Reid, IR, Eastell, R, Fogelman, I, Adachi, JD, Rosen, A, Netelenbos, C, Watts, NB, Seeman, E, Ciaccia, AV, Draper, MW
Archives of internal medicine. 2004;(8):871-9
Abstract
BACKGROUND Although many studies have assessed the effects of estrogen and raloxifene hydrochloride on bone mineral density and serum lipid concentrations, there are few direct comparative data. METHODS Randomized placebo-controlled trial for 3 years, intention-to-treat analysis. Six hundred nineteen postmenopausal women with prior hysterectomy (mean age, 53.0 years) were studied in 38 centers in Europe, North America, Australasia, and South Africa. They were randomized to 60 mg/d or 150 mg/d of raloxifene, 0.625 mg/d of conjugated equine estrogen (CEE), or placebo. Bone density of the lumbar spine and proximal femur, biochemical markers of bone turnover, and fasting serum lipid concentrations were assessed for 3 years. RESULTS Compared with baseline, bone density in the lumbar spine progressively declined by 2.0% in the placebo group (P <.05), was stable in the 2 raloxifene groups, and increased 4.6% in the subjects receiving CEE (P <.001). Effects in both raloxifene groups were different from those observed in the CEE and placebo groups (P <.001). Bone density in the total hip showed similar results.

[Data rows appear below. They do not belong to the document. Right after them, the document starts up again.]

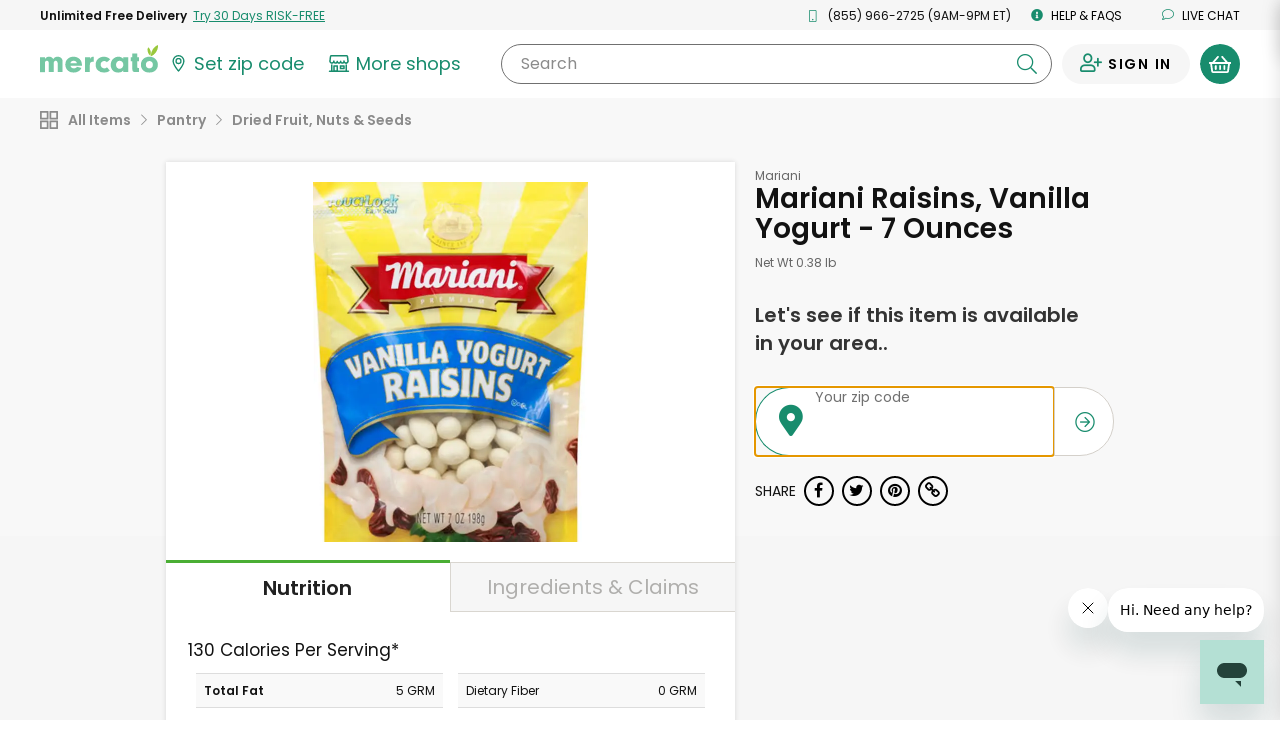

--- FILE ---
content_type: image/svg+xml
request_url: https://dye1fo42o13sl.cloudfront.net/logos/04212021/SVGMercato+Green/mercato-leaves-pictoral.svg
body_size: 370
content:
<svg xmlns="http://www.w3.org/2000/svg" viewBox="0 0 43.19 47.58"><defs><style>.cls-1{fill:#99c83c;}</style></defs><g id="Layer_2" data-name="Layer 2"><g id="Layer_1-2" data-name="Layer 1"><path class="cls-1" d="M36.25,28.25C30.67,37.61,22.76,44.34,14.6,47.58c-1-8.73,1.1-18.88,6.68-28.25S34.77,3.23,42.93,0C44,8.72,41.83,18.88,36.25,28.25Z"/><path class="cls-1" d="M12.72,25.83a31.41,31.41,0,0,1-1.13,20,31.44,31.44,0,0,1-10.5-17,31.48,31.48,0,0,1,1.13-20A31.39,31.39,0,0,1,12.72,25.83Z"/></g></g></svg>

--- FILE ---
content_type: image/svg+xml
request_url: https://dye1fo42o13sl.cloudfront.net/logos/04212021/SVGMercato/mercato-white.svg
body_size: 1012
content:
<svg xmlns="http://www.w3.org/2000/svg" viewBox="0 0 486.88 116.83"><defs><style>.cls-1{fill:#fff;}</style></defs><g id="Layer_2" data-name="Layer 2"><g id="Layer_1-2" data-name="Layer 1"><path class="cls-1" d="M20.52,51.89v7.56c3.65-6.89,8.78-10,16.88-10s14.17,3.51,17.14,10c4.19-6.89,9.86-10,18.37-10,5.94,0,11.2,1.89,14.85,5.54,4,4,5.53,8.64,5.53,18.09V114.4H72.77V76.73c0-6.34-3-10.26-8-10.26s-8,3.92-8,10.26V114.4H36.32v-37c0-6.89-3-10.94-8.1-10.94a7.43,7.43,0,0,0-6.08,3c-1.21,1.89-1.62,3.65-1.62,8v37H0V51.89Z"/><path class="cls-1" d="M125.69,87.53c1.49,7,6.89,11.21,14.31,11.21,5.54,0,10.13-2.43,12.29-6.89l18.9,4.86c-3.1,6.21-5.4,9.05-10.12,12.69a33.47,33.47,0,0,1-21.47,7.43c-20.39,0-35.1-14.18-35.1-34s13.77-33.35,34-33.35c20.66,0,34.56,14.18,34.56,35.51v2.56ZM152.16,76.6c-1.35-6.48-6.21-10.13-13.5-10.13-7,0-11.75,3.65-13.1,10.13Z"/><path class="cls-1" d="M205.81,51.89V60.4c1.62-4.59,2.84-6.48,5.4-8.24a15.85,15.85,0,0,1,9-2.7h2V70.52c-1.48-.13-3-.27-3.78-.27-4.59,0-8.5,1.89-10.67,5-1.62,2.16-2,4.45-2,9.72V114.4H185.29V51.89Z"/><path class="cls-1" d="M288.41,107.51c-7.43,6.48-15,9.32-24.44,9.32A36.52,36.52,0,0,1,239,107c-6.21-5.8-9.46-14-9.46-23.49,0-19.84,14.32-34,34.16-34,9.59,0,17.28,3.24,26.06,10.8L276.12,72.55c-3.51-3.51-7-5-11.47-5-8.1,0-14.45,6.62-14.45,15.26,0,9,6.62,15.93,15.53,15.93,3.64,0,6.21-1.08,10.39-4.46Z"/><path class="cls-1" d="M343.63,51.89h20.52V114.4H343.63v-7c-5.67,6.48-12.29,9.45-21.2,9.45-17.82,0-30.65-13.64-30.65-32.81,0-20,13.64-34.56,32.41-34.56,8,0,13.36,2.56,19.44,9.18Zm-30,31.73c0,9.58,6.48,17,14.85,17S343.9,92.8,343.9,83.35c0-10-6.35-16.88-15.26-16.88S313.66,73.63,313.66,83.62Z"/><path class="cls-1" d="M401.55,93.34c0,3,1.08,3.78,5,4h2.16v17H392.91c-8.78-.27-12-3.92-11.88-13V68.5h-6.35v-17H381V36.09h20.52V51.48h7.15v17h-7.15Z"/><path class="cls-1" d="M486.47,83.89c0,18.49-15.53,32.94-35.24,32.94-20.25,0-35-14-35-33.62,0-19.84,14.45-33.75,35.24-33.75C471.75,49.46,486.47,63.91,486.47,83.89Zm-49.68-.68c0,9.18,5.94,15.53,14.58,15.53s14.44-6.21,14.44-15.12c0-10-5.4-15.93-14.31-15.93S436.79,73.9,436.79,83.21Z"/><path class="cls-1" d="M479.94,28.25c-5.58,9.36-13.49,16.09-21.66,19.33-1-8.73,1.11-18.88,6.69-28.25S478.46,3.23,486.62,0C487.67,8.72,485.52,18.88,479.94,28.25Z"/><path class="cls-1" d="M456.41,25.83a31.48,31.48,0,0,1-1.13,20,31.39,31.39,0,0,1-10.5-17,31.41,31.41,0,0,1,1.13-20A31.44,31.44,0,0,1,456.41,25.83Z"/></g></g></svg>

--- FILE ---
content_type: text/javascript; charset=utf-8
request_url: https://app.link/_r?sdk=web2.86.5&branch_key=key_live_liL7hNRh8FTUO0iejnxJbgefDEn2mfaq&callback=branch_callback__0
body_size: 75
content:
/**/ typeof branch_callback__0 === 'function' && branch_callback__0("1544960724656017298");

Conjugated equine estrogen produced significantly greater depression of serum osteocalcin, bone-specific alkaline phosphatase, and urine C-telopeptide, compared with raloxifene. Each of the active treatments caused comparable depression of low-density lipoprotein cholesterol below placebo levels (P <.001 at most time points). Raloxifene did not affect high-density lipoprotein cholesterol, whereas CEE increased it by 13.4% compared with placebo at 3 years (P <.001). Triglyceride concentrations increased 24.6% in the CEE group at 3 years (P <.003), a significantly greater change than in the raloxifene groups, which were 4.9% and 8.0% above baseline (P < or =.002) but not different from placebo. Urinary incontinence was reported in 11 women receiving CEE, but in only 1 or 2 in each of the other groups (P < or =.01 compared with the other groups). Hernias occurred less frequently in those receiving 150 mg/d of raloxifene or CEE (P =.03 vs placebo). CONCLUSIONS Raloxifene and CEE have beneficial effects on bone density and bone turnover, although effects of CEE are more marked. Raloxifene and CEE produce different patterns of lipid responses and have distinct adverse effect profiles.